In [1]:
import torch
import torch.nn as nn

In [3]:
class Bottleneck(nn.Module):
    expansion = 2
    def __init__(self, in_channels, inner_channels, cardinality, stride = 1, projection = None):
        super().__init__()

        self.residual = nn.Sequential(nn.Conv2d(in_channels, inner_channels, 1, bias=False),
                                      nn.BatchNorm2d(inner_channels),
                                      nn.ReLU(inplace=True),
                                      nn.Conv2d(inner_channels, inner_channels, 3, stride=stride, padding=1, groups = cardinality, bias=False),
                                      nn.BatchNorm2d(inner_channels),
                                      nn.ReLU(inplace=True),
                                      nn.Conv2d(inner_channels, inner_channels * self.expansion, 1, bias=False),
                                      nn.BatchNorm2d(inner_channels * self.expansion))
        self.projection = projection
        self.relu = nn.ReLU(inplace=True)

    def forward(self, x):

        residual = self.residual(x)

        if self.projection is not None:
            shortcut = self.projection(x)
        else:
            shortcut = x

        out = self.relu(residual + shortcut)
        return out

class ResNeXt(nn.Module):
    def __init__(self, block, num_block_list, cardinality, num_classes = 1000, zero_init_residual = True):
        super().__init__()

        self.in_channels = 64
        self.cardinality = cardinality

        self.conv1 = nn.Conv2d(3, 64, kernel_size=7, stride=2, padding=3, bias=False)
        self.bn1 = nn.BatchNorm2d(64)
        self.relu = nn.ReLU(inplace=True)
        self.maxpool = nn.MaxPool2d(kernel_size=3, stride=2, padding=1)
        self.stage1 = self.make_stage(block, 128, num_block_list[0], stride=1)
        self.stage2 = self.make_stage(block, 256, num_block_list[1], stride=2)
        self.stage3 = self.make_stage(block, 512, num_block_list[2], stride=2)
        self.stage4 = self.make_stage(block, 1024, num_block_list[3], stride=2)
        self.avgpool = nn.AdaptiveAvgPool2d((1, 1))
        self.fc = nn.Linear(1024 * block.expansion, num_classes)

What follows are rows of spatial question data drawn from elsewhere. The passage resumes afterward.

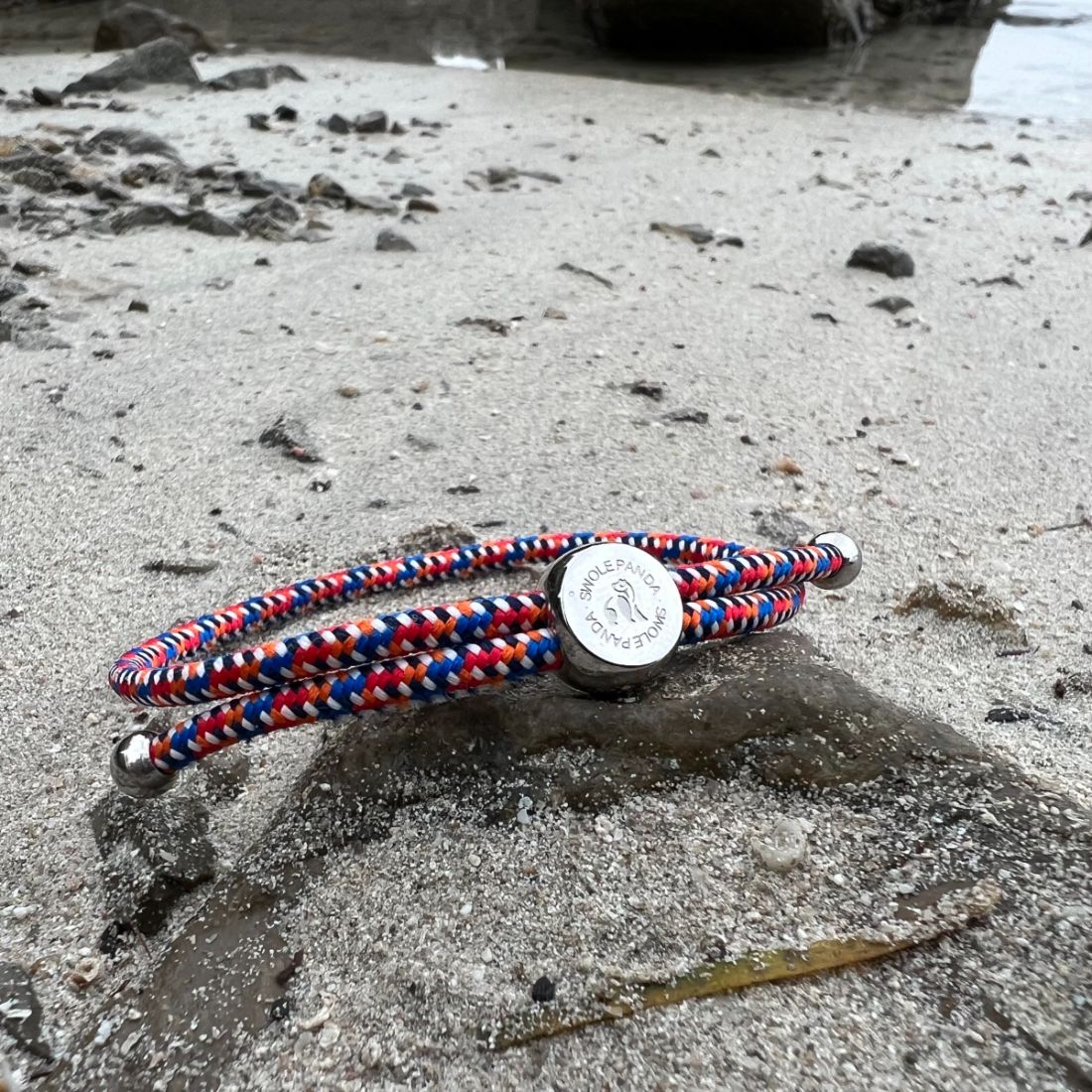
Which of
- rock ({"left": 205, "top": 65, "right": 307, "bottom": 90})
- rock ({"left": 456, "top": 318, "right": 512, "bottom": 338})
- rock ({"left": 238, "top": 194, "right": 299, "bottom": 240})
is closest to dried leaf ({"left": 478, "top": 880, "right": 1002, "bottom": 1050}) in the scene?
rock ({"left": 456, "top": 318, "right": 512, "bottom": 338})

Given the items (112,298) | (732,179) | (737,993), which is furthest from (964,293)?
(737,993)

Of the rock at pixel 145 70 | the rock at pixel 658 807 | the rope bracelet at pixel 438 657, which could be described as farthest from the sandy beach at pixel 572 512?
the rock at pixel 145 70

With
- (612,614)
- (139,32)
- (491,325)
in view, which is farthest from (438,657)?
(139,32)

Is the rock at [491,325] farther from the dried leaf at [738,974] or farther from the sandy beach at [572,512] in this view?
the dried leaf at [738,974]

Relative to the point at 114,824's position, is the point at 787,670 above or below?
above

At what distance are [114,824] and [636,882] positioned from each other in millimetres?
715

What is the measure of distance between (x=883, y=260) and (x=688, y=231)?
2.60ft

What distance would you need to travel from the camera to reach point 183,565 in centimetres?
203

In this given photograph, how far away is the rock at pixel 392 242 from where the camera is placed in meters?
3.74

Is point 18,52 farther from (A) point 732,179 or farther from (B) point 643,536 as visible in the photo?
(B) point 643,536

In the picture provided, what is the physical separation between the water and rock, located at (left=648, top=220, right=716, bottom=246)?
15.3 feet

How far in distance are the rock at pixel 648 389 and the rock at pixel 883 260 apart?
139cm

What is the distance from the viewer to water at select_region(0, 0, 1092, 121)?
8555 mm

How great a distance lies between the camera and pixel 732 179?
5.03 meters
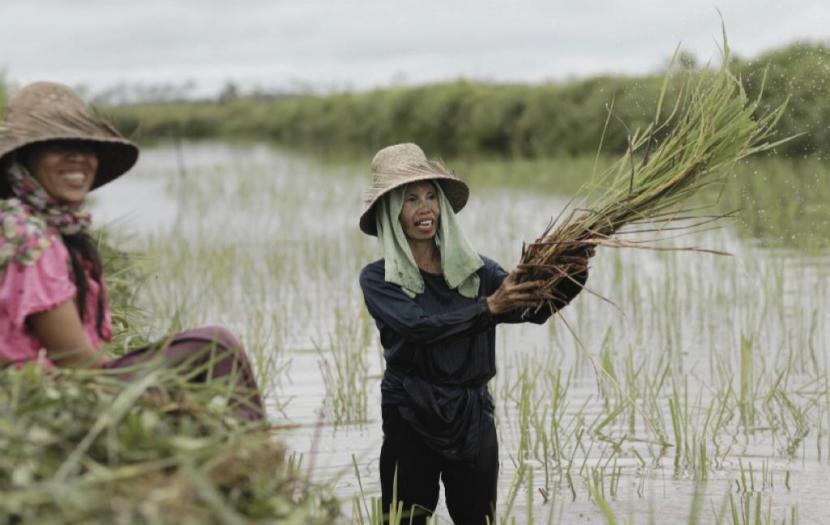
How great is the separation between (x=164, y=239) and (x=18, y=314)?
395 inches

        for m in self.modules():
            if isinstance(m, nn.Conv2d):
                nn.init.kaiming_normal_(m.weight, mode="fan_out", nonlinearity="relu")

        # Zero-initialize the last BN in each residual branch,
        # so that the residual branch starts with zeros, and each residual block behaves like an identity.
        # This improves the model by 0.2~0.3% according to https://arxiv.org/abs/1706.02677
        if zero_init_residual:
            for m in self.modules():
                if isinstance(m, block):
                    nn.init.constant_(m.residual[-1].weight, 0)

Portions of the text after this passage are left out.